Work request:
Once the pictures are set aside, copy the data below exactly as it stands.

Information provided:
= = =

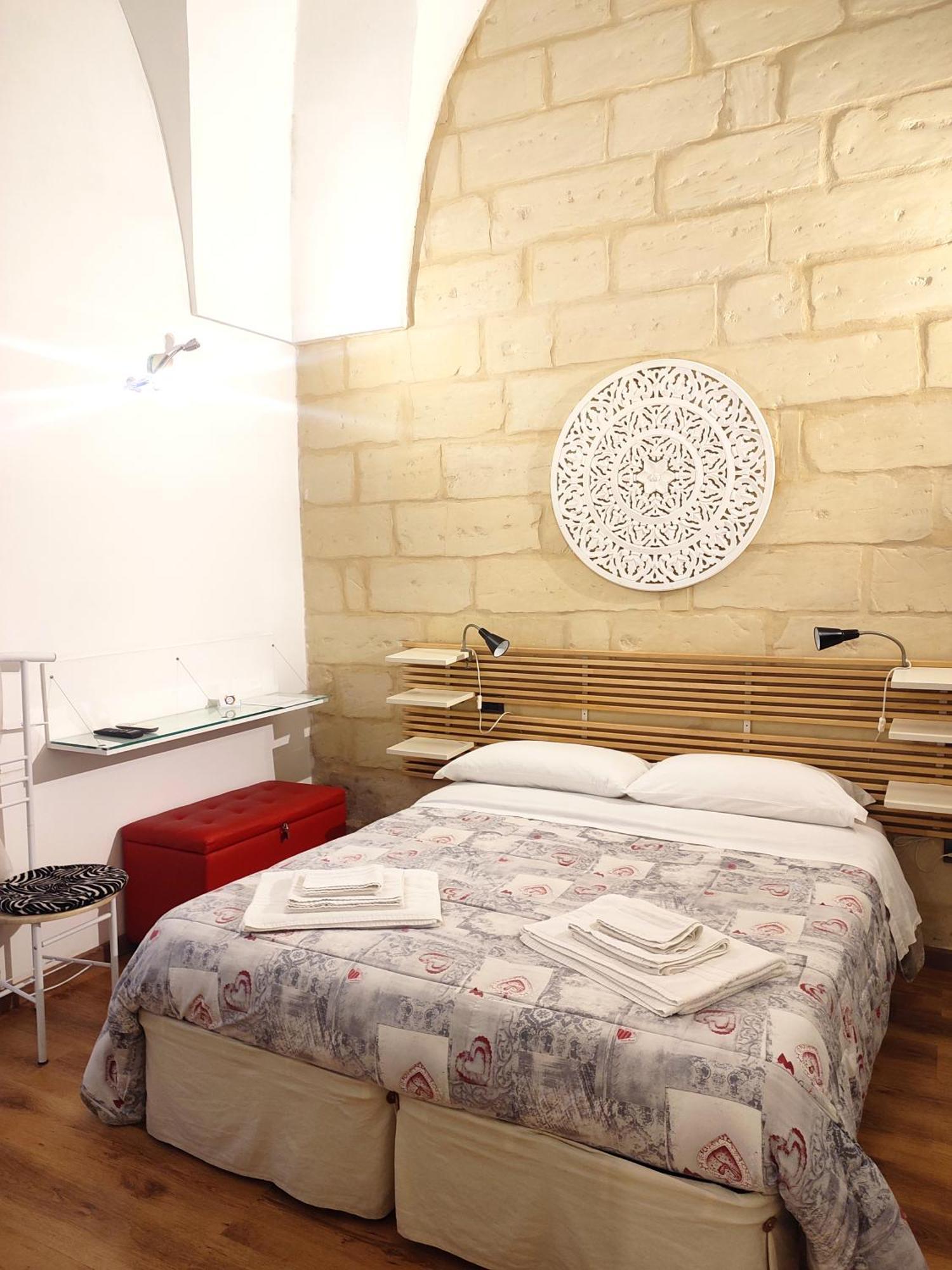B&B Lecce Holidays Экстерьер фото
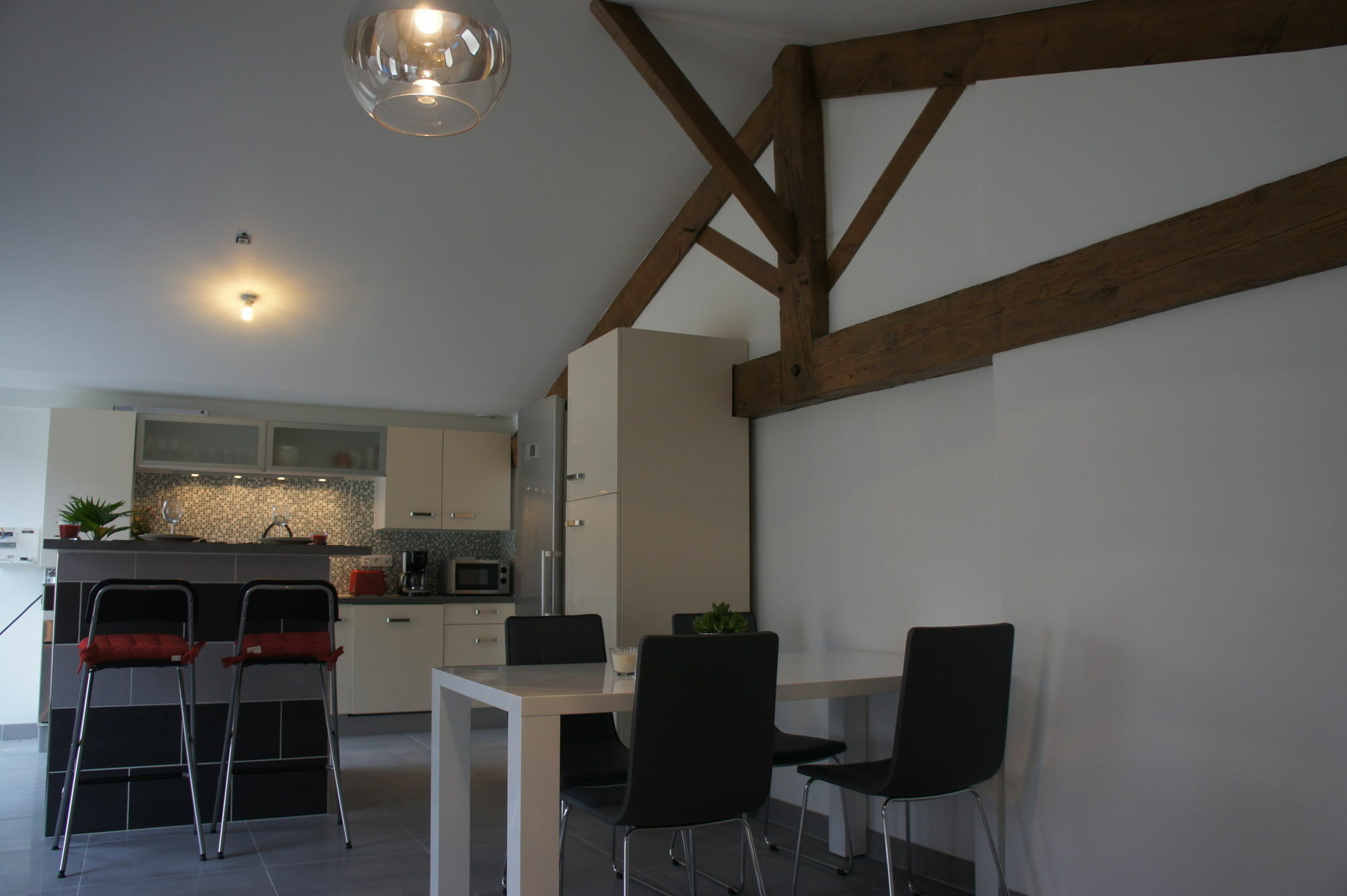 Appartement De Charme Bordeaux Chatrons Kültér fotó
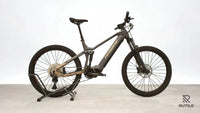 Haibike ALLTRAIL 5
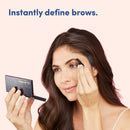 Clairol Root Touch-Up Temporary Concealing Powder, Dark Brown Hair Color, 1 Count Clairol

= = =

Task response:
B&B Lecce Holidays Экстерьер фото
 Appartement De Charme Bordeaux Chatrons Kültér fotó
 Haibike ALLTRAIL 5
 Clairol Root Touch-Up Temporary Concealing Powder, Dark Brown Hair Color, 1 Count Clairol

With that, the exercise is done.